■ Text block
Review: Greetings From the Flipside

Hope Landon has had a hard time. When she was a little girl, her father disappeared mysteriously; when she was a teenager, her unique mother left her wondering if it was possible to drop dead from cringing too often. As an adult, she’s been stuck in the nothing-town Poughkeepsie. And now, just when she thinks she’s about to escape her life, her fiance jilts her on her wedding day.

Then somebody steals her car. There’s a hospital involved soon enough.

And Hope is about ready to give up on hope.

Greetings From the Flipside is the second collaboration between Rene Gutteridge and Cheryl McKay. I read their novel Never the Bride a few years ago and loved it. So as soon as I heard about Greetings From the Flipside, I wanted to read it.

There’s a lot of humor in this novel, as I had hoped; Hope is an entertaining narrator, and there are many funny moments. At the same time, an undercurrent of seriousness flows through the story. The characters seem, most of them, to be struggling.

Greetings From the Flipside has an unconventional structure: The beginning and ending chapters are in the third-person past tense, but the majority of the chapters only begin that way; then they flip to first-person present tense.

Here I am going to plunge into what I believe, after looking at the reviews, is the most controversial part of the book. I think the spoilers are light, but those who want to be spoiler-free should probably skip to the end of the review. Now, here we go:

Hope spends the majority of the book in a coma, and the third-person narrative at the chapters’ beginning takes place in what we call the real world, and the first-person narrative is the dream-world of Hope’s coma. Briefly, the main character spends most of the story unconscious. Some people disliked this.

■ Work request 1
Decide whether each statement below agrees with the book review. Answer yes or no for each, quoting the words of the review that settle it.
(a) Hope's father disappeared when she was a teenager.
(b) The beginning and ending chapters are told in the third-person past tense.
(c) The reviewer had not read any earlier novel by the two authors.
■ Work request 2
Write out everything in the book review from "And Hope is" down to "to read it.", substituting "book" for "novel".

■ Data provided
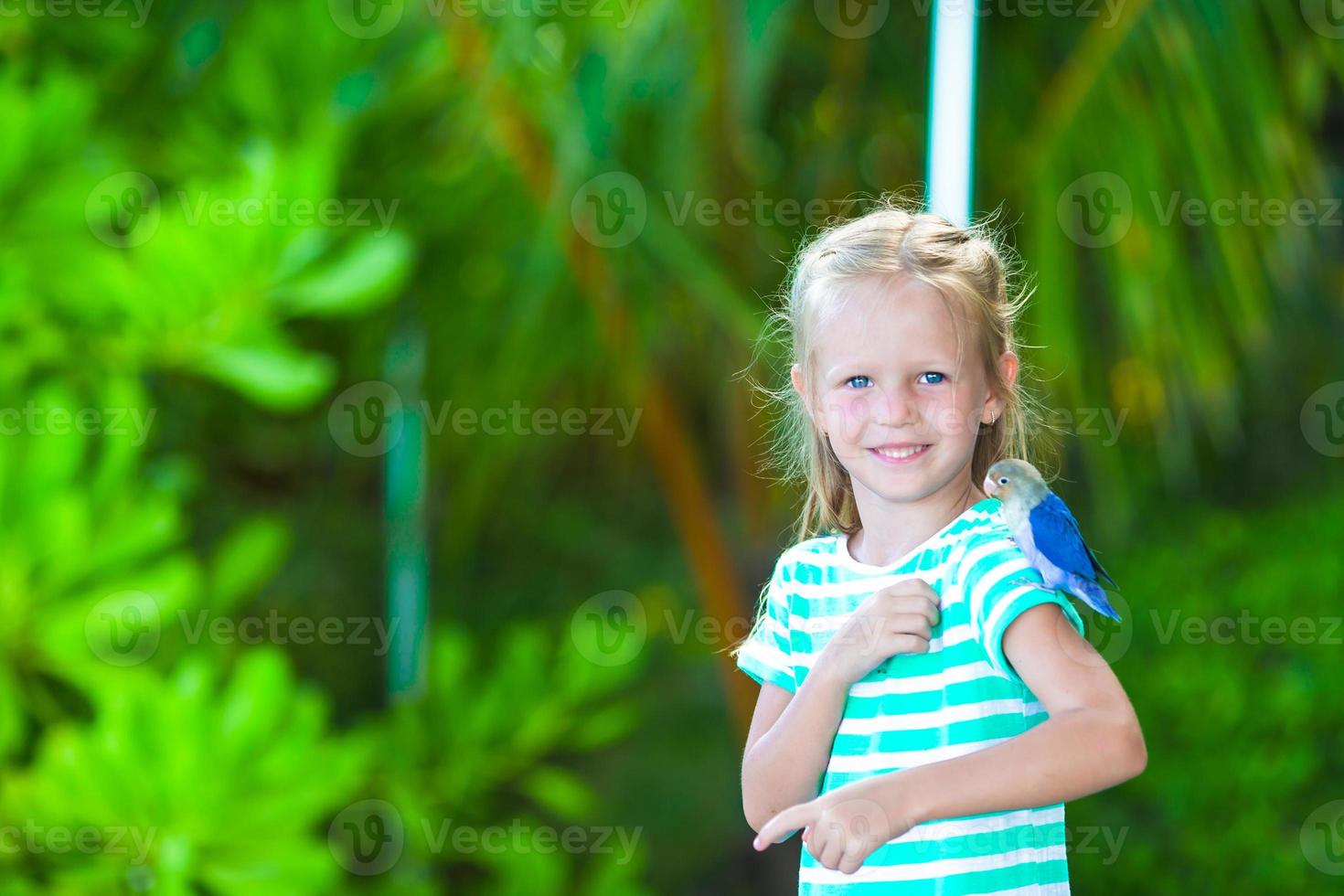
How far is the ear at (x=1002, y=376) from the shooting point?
0.43 metres

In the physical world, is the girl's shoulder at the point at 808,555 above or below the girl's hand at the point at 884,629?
above

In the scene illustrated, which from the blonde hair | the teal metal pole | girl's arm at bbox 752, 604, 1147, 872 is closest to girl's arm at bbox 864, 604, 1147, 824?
girl's arm at bbox 752, 604, 1147, 872

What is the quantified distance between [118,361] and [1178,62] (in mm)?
1550

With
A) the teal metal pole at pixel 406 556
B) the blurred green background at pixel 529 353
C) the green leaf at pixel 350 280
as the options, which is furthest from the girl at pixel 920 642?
the teal metal pole at pixel 406 556

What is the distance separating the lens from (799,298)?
1.49 feet

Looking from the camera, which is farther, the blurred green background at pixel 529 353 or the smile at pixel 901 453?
the blurred green background at pixel 529 353

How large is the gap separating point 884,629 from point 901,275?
11cm

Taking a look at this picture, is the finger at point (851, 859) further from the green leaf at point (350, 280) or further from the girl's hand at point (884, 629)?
the green leaf at point (350, 280)

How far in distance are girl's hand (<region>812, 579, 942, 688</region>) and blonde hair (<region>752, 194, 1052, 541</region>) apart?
0.22ft

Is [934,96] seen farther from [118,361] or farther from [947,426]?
[118,361]

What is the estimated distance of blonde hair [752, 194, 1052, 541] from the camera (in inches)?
16.5

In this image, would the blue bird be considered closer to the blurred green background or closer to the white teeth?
the white teeth

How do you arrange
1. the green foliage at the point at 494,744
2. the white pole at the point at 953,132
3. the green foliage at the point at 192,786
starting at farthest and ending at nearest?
1. the green foliage at the point at 494,744
2. the green foliage at the point at 192,786
3. the white pole at the point at 953,132

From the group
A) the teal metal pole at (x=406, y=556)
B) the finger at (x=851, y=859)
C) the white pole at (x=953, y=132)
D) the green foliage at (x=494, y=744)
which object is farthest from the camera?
the teal metal pole at (x=406, y=556)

■ Answer area 1
(a) No: "When she was a little girl, her father disappeared mysteriously"
(b) Yes: "The beginning and ending chapters are in the third-person past tense"
(c) No: "I read their novel Never the Bride a few years ago and loved it."

■ Answer area 2
And Hope is about ready to give up on hope.

Greetings From the Flipside is the second collaboration between Rene Gutteridge and Cheryl McKay. I read their book Never the Bride a few years ago and loved it. So as soon as I heard about Greetings From the Flipside, I wanted to read it.